═══ Records for this task ═══

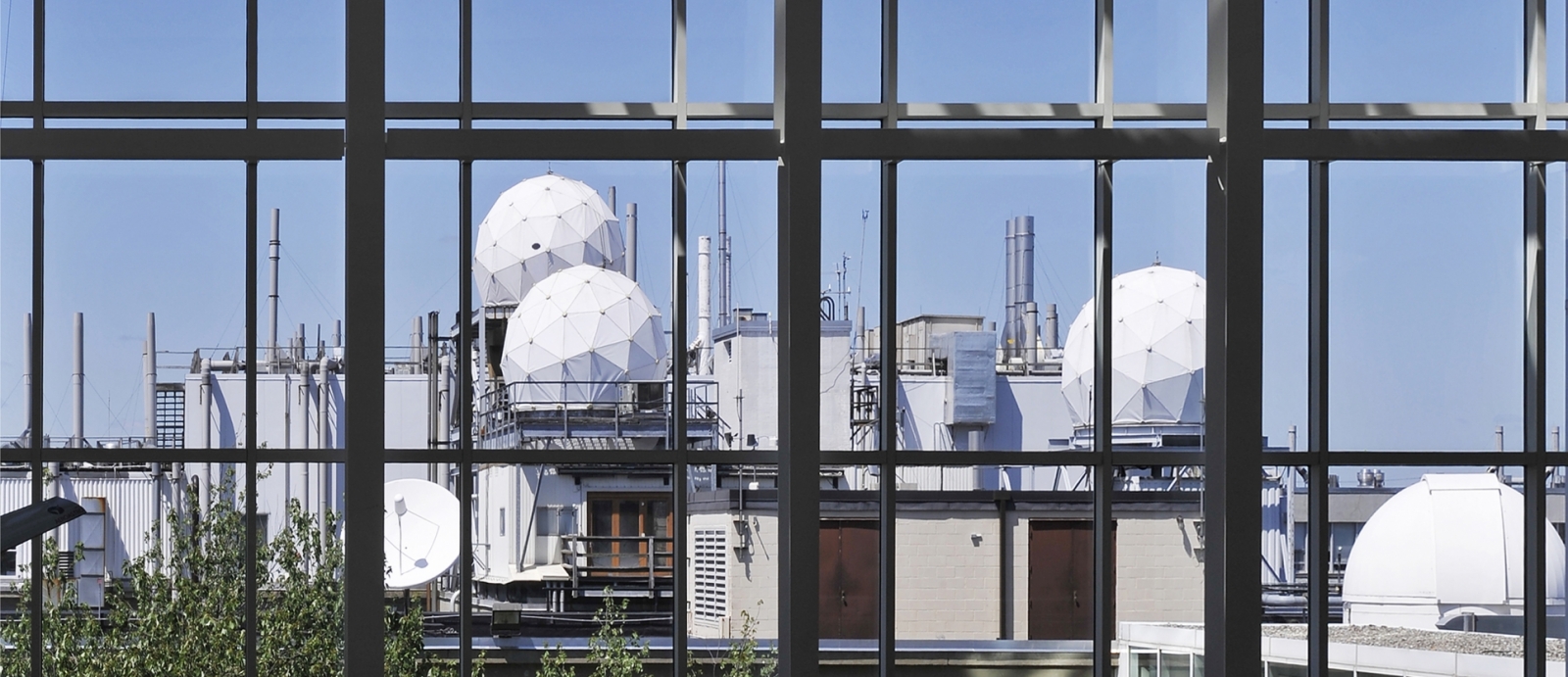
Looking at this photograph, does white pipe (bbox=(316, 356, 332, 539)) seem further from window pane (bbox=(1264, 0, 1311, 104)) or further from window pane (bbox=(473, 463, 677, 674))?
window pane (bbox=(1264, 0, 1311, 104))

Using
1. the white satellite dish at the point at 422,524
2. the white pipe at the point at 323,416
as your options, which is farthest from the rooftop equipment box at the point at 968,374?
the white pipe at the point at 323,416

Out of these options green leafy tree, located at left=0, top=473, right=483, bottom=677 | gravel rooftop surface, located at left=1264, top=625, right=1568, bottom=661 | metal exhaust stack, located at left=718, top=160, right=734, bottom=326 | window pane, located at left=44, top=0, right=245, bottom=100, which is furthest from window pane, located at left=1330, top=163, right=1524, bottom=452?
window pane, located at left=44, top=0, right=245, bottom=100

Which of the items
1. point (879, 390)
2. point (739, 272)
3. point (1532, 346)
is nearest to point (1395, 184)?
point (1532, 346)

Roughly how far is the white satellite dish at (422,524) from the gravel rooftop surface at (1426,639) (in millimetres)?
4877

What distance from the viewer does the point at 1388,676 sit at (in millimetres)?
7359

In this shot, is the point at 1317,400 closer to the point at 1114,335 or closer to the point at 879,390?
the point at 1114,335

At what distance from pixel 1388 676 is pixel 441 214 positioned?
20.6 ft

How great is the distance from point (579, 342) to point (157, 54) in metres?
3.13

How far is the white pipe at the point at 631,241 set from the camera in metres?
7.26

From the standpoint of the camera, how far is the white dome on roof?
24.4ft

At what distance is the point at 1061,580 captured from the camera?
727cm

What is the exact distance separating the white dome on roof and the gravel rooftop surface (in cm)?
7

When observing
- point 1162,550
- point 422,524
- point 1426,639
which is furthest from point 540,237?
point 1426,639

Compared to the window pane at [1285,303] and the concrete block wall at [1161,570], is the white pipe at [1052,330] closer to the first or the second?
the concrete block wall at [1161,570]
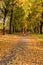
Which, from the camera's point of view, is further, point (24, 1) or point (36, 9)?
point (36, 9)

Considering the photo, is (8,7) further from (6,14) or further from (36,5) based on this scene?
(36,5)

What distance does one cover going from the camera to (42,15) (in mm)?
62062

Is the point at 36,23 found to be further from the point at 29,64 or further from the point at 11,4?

═══

## Exercise goal
Return all of the entries exactly as written, but drop any pictures they hold.

## Solved exercise
Looking at this photograph, does white pipe (bbox=(316, 356, 332, 539)) seem further from window pane (bbox=(1264, 0, 1311, 104)) or further from window pane (bbox=(473, 463, 677, 674))?
window pane (bbox=(1264, 0, 1311, 104))

Using
1. the white satellite dish at the point at 422,524
2. the white pipe at the point at 323,416
as your options, which is farthest from the rooftop equipment box at the point at 968,374?
the white pipe at the point at 323,416

Out of these options green leafy tree, located at left=0, top=473, right=483, bottom=677 | gravel rooftop surface, located at left=1264, top=625, right=1568, bottom=661 | metal exhaust stack, located at left=718, top=160, right=734, bottom=326 | window pane, located at left=44, top=0, right=245, bottom=100, which is furthest from window pane, located at left=1330, top=163, right=1524, bottom=452?
window pane, located at left=44, top=0, right=245, bottom=100

Which of the items
1. point (879, 390)
2. point (739, 272)
3. point (1532, 346)
is nearest to point (1395, 184)?
point (1532, 346)

Roughly how far is the white satellite dish at (422,524) from the gravel rooftop surface at (1426,639) (in millimetres)?
4877

What distance from the viewer does the point at 1388,676 sit at (in millimetres)?
7359

In this shot, is the point at 1317,400 closer to the point at 1114,335 or closer to the point at 879,390?
the point at 1114,335

At what distance from pixel 1388 676 is pixel 441 214 positioned?
20.6 ft

How great is the distance from point (579, 342) to point (157, 54) in metres?
3.13

How far is the white pipe at the point at 631,241 set from the camera in metres?
7.26

From the standpoint of the camera, how far is the white dome on roof?
24.4ft

At what distance is the point at 1061,580 captured from the camera?
727cm

What is the exact distance separating the white dome on roof and the gravel rooftop surface (in cm)?
7

When observing
- point 1162,550
- point 422,524
- point 1426,639
which is furthest from point 540,237?
point 1426,639

Compared to the window pane at [1285,303] and the concrete block wall at [1161,570], is the white pipe at [1052,330] closer to the first or the second?
the concrete block wall at [1161,570]
Which, from the camera's point of view, is further, point (24, 1) or point (36, 9)?
point (36, 9)

Considering the photo, is (8,7) further from (6,14) or further from (36,5) based on this scene?
(36,5)

What distance does one cover going from the camera to (42,15) (in mm)?
62062

Is the point at 36,23 found to be further from the point at 29,64 or further from the point at 11,4?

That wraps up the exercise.